Extended Data Fig.9: Mapping PSC-derived hematovascular cells to human HSC ontogeny.

(a) Schematic depicting protocols A or B for hPSC differentiation using swirler EB method and different cytokine combinations that generate adherent and suspension fractions at day 14. Created with BioRender.com. (b) UMAP plot showing strongest ACTINN matches for PSC-derived CDH5+ and/or RUNX1+ cells. (c) Feature plots depicting ACTINN probability scores for different cell identities in PSC-derived CDH5+/RUNX1+ cells. (d) Dot plot showing “Nascent HSC scorecard” genes in PSC-derived SPINK2+HLF+ HSPC. (e) Upper left, UMAP plot showing the adherent and suspension fractions of PSC-derived CDH5+/RUNX1+ hematovascular cells. Feature plots displaying the expression of HSC genes (upper) and endothelial genes (lower) in PSC-derived CDH5+/RUNX1+ cells. Lower right, UMAP highlighting the selection of HE (CDH5+RUNX1+ and/or KCNK17+PTPRC-SPN-SPINK2-) in PSC-derived CDH5+/RUNX1+ cells. (f,g) Dot plots showing “EHT scorecard” genes (f) and “Endo waves scorecard” genes (g) in PSC-derived HE and HSPC from differentiation protocols A and B, compared to their in vivo counterparts.

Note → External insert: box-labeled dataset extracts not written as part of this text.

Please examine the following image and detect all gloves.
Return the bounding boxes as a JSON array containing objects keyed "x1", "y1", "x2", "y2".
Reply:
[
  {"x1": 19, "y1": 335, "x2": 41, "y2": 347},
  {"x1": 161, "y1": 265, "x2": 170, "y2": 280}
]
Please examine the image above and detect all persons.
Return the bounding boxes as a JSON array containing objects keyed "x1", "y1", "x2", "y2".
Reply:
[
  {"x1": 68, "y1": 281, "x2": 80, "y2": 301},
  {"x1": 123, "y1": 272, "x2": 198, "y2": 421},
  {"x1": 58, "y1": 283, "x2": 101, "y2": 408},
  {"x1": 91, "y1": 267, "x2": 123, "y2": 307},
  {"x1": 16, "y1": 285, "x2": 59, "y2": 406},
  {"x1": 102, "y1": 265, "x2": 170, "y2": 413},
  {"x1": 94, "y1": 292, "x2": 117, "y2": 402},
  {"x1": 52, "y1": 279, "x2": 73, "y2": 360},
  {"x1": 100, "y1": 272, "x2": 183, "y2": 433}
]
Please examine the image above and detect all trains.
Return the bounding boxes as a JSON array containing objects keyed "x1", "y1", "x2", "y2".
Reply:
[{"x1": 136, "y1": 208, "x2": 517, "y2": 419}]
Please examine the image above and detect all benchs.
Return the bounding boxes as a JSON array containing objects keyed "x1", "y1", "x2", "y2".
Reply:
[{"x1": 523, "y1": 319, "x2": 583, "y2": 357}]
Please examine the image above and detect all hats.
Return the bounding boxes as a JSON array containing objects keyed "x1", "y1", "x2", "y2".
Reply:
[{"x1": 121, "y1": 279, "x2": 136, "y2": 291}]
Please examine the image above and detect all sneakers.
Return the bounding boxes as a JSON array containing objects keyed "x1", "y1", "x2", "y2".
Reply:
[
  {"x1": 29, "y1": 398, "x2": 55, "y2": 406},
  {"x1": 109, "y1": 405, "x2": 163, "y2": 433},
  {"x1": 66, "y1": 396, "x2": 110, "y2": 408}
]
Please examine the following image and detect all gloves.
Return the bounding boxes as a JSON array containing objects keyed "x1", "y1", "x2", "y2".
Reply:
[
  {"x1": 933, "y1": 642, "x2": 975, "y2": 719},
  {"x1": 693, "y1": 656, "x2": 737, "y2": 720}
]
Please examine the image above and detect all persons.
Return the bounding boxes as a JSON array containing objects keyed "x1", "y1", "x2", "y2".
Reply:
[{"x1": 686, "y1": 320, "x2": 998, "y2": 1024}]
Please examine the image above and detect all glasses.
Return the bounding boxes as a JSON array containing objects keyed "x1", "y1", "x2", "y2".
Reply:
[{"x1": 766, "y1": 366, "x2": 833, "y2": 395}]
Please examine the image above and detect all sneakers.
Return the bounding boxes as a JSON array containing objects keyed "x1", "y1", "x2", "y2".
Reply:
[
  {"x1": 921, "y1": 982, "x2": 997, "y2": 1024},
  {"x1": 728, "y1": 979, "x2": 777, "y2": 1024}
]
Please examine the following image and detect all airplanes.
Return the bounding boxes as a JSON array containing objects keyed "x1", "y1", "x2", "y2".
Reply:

Extended Data Fig.10: Markers of human HSPC ontogeny.

(a) Summary table displaying patterns of gene expression for selected markers that distinguish different cell types and stages during human HSPC ontogeny. Color gradient from gray to dark red represents increase in gene expression levels and/or the frequency of positive cells within a population.

(b) A schematic displaying the key cell types, stages and markers involved in human HSPC specification, emergence, and maturation. Scorecards used to evaluate key stages of HSC development are shown below. Created with BioRender.com.